## Source material

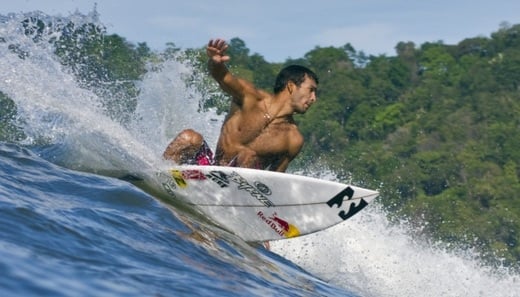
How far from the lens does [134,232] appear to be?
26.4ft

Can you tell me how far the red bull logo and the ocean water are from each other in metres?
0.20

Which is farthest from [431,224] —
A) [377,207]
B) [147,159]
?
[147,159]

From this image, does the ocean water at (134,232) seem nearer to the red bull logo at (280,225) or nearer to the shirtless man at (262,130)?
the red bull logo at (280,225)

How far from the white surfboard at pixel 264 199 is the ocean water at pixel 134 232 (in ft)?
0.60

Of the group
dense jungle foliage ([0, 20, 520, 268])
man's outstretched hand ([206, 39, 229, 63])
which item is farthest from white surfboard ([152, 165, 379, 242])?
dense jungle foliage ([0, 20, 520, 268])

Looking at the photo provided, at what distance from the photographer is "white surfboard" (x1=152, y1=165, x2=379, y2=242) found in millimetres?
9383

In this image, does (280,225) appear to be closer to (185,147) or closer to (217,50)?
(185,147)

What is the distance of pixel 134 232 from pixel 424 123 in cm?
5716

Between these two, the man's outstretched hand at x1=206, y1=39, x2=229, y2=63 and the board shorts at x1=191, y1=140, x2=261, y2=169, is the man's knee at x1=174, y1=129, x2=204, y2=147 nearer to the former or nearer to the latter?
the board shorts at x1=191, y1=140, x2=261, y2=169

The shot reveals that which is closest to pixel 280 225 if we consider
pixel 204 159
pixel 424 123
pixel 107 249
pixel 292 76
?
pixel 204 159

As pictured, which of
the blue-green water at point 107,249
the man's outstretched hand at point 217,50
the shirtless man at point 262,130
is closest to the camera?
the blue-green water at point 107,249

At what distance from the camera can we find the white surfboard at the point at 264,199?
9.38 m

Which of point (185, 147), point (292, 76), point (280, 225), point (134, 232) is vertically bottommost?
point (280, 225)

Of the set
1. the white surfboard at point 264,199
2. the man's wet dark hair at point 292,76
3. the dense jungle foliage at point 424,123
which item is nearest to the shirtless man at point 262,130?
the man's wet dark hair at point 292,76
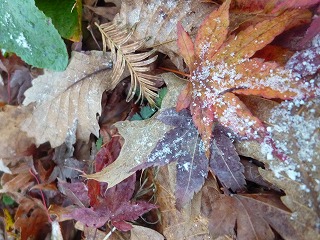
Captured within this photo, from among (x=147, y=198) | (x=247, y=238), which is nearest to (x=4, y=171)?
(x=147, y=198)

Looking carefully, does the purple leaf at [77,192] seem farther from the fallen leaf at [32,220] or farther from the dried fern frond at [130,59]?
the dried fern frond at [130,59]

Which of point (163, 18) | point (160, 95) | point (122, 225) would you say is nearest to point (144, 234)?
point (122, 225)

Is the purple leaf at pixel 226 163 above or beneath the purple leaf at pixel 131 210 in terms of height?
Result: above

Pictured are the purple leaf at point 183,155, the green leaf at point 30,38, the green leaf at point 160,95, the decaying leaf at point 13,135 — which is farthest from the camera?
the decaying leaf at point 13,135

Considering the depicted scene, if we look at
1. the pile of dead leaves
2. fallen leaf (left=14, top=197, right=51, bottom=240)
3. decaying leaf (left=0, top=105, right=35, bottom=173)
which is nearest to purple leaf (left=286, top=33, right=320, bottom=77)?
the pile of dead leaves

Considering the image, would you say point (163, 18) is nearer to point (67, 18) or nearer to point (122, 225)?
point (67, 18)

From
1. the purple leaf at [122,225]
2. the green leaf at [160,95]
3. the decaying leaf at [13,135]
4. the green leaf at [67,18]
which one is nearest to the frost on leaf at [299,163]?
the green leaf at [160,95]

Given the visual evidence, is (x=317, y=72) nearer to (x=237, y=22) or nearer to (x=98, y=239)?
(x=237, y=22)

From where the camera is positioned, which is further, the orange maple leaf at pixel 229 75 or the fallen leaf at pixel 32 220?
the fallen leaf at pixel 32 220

* * *

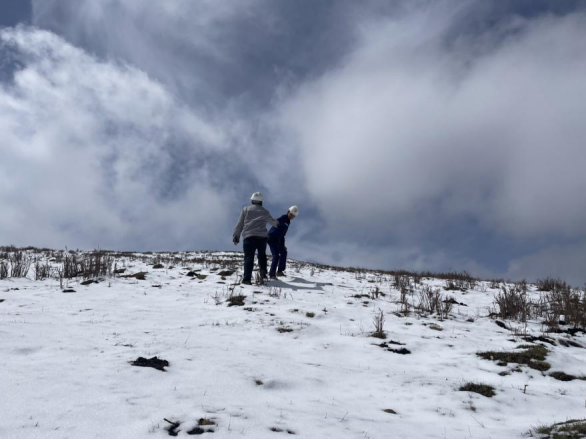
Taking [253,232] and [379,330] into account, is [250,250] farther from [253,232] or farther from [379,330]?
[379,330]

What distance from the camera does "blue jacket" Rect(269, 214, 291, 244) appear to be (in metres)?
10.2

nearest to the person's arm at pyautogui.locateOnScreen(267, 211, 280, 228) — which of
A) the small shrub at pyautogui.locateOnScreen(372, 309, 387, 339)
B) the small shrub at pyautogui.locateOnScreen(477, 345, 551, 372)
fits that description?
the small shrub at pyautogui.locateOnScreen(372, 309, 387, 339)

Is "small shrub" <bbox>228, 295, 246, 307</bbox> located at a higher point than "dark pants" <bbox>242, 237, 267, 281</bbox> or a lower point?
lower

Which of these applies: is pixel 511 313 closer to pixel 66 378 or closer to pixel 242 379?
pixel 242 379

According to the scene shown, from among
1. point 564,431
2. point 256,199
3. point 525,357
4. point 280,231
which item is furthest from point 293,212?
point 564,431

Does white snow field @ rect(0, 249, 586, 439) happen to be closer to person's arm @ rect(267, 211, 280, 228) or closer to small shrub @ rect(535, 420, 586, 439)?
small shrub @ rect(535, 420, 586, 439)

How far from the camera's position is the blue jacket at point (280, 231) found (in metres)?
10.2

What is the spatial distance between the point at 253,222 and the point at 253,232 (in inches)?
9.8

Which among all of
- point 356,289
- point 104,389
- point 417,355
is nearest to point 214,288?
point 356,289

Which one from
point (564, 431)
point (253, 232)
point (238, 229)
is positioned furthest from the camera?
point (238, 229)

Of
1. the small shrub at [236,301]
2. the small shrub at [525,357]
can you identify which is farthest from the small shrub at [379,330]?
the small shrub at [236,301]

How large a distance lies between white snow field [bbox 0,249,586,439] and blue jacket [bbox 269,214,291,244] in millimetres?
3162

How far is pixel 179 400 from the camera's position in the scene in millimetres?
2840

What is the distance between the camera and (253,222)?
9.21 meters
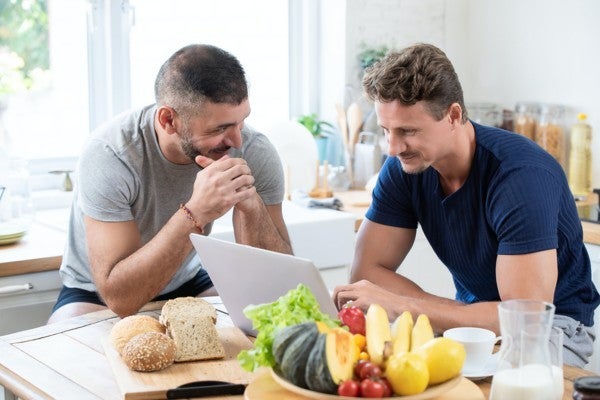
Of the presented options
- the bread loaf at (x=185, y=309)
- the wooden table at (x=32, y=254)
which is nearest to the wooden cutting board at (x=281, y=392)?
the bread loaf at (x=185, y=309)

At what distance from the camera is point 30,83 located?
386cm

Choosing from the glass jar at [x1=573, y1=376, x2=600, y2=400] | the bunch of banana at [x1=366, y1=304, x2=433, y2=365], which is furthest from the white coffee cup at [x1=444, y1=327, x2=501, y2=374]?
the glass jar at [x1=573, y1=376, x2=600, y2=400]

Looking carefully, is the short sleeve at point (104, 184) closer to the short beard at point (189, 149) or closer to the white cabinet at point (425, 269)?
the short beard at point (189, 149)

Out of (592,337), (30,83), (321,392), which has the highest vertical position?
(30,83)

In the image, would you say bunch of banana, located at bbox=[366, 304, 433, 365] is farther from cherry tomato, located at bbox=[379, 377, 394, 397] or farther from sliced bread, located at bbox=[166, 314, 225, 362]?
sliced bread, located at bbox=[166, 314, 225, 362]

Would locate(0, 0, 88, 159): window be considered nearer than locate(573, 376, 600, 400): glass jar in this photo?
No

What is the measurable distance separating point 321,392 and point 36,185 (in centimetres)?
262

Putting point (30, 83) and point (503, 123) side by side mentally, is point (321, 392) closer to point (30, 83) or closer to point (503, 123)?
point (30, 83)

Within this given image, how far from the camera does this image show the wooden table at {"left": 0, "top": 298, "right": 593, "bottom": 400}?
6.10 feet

---

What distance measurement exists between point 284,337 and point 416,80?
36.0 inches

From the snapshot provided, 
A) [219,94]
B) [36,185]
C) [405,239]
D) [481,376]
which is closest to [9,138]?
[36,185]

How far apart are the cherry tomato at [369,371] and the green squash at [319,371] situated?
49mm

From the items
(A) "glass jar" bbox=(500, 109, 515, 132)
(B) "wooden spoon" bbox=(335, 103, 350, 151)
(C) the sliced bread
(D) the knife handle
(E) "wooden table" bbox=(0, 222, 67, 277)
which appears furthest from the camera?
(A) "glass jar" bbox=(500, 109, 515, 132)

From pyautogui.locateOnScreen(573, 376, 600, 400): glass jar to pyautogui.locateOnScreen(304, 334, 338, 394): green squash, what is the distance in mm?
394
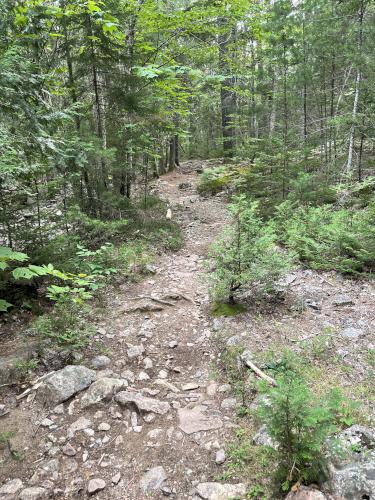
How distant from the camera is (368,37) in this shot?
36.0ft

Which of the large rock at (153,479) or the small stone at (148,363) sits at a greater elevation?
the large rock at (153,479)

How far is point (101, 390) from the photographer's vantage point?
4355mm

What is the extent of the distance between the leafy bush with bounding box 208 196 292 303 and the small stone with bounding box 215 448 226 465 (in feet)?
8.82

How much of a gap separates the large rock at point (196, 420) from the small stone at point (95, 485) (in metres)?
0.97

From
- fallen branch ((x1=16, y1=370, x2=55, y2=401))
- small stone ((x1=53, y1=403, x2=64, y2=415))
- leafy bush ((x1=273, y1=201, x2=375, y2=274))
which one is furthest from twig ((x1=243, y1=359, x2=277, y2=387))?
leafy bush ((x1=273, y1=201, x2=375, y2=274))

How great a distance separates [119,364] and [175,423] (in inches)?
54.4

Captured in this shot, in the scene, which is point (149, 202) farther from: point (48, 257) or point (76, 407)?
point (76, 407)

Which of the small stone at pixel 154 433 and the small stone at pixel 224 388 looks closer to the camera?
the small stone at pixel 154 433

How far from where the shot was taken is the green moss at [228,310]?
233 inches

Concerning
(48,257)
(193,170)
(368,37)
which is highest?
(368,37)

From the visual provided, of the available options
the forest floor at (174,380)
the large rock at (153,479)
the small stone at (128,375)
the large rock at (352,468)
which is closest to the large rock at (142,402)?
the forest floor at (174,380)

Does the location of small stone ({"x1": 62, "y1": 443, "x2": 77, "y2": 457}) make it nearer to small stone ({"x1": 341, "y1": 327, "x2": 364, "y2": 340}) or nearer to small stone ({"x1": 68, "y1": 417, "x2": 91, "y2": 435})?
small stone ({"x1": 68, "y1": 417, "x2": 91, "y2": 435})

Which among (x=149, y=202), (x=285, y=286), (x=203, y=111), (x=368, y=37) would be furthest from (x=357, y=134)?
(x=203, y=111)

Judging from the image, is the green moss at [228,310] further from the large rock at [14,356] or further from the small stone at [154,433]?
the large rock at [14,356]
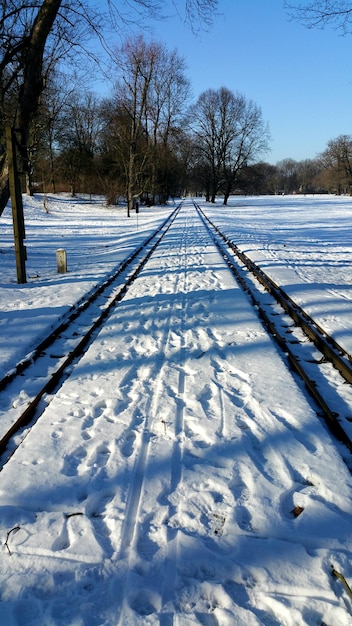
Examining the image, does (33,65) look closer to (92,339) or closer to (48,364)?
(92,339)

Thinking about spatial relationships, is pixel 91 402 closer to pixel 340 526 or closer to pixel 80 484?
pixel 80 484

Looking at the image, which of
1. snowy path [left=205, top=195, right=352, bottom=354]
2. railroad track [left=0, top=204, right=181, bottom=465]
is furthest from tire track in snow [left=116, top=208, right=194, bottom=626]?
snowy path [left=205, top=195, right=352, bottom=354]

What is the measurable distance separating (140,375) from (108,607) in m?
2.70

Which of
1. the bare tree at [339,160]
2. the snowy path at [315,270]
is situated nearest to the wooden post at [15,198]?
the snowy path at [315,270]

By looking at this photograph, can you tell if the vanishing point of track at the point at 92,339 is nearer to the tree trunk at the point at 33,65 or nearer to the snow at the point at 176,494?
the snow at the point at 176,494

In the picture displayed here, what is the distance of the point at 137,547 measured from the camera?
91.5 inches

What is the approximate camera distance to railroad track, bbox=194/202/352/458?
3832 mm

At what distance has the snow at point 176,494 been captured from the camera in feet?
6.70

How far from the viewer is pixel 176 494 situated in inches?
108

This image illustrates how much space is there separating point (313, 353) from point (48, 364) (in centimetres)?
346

## Exercise
Return each line of the items above that contains the word "beard".

## Reply to the task
Looking carefully, is the short sleeve at point (104, 184) closer to the short beard at point (189, 149) or closer to the white cabinet at point (425, 269)?
the short beard at point (189, 149)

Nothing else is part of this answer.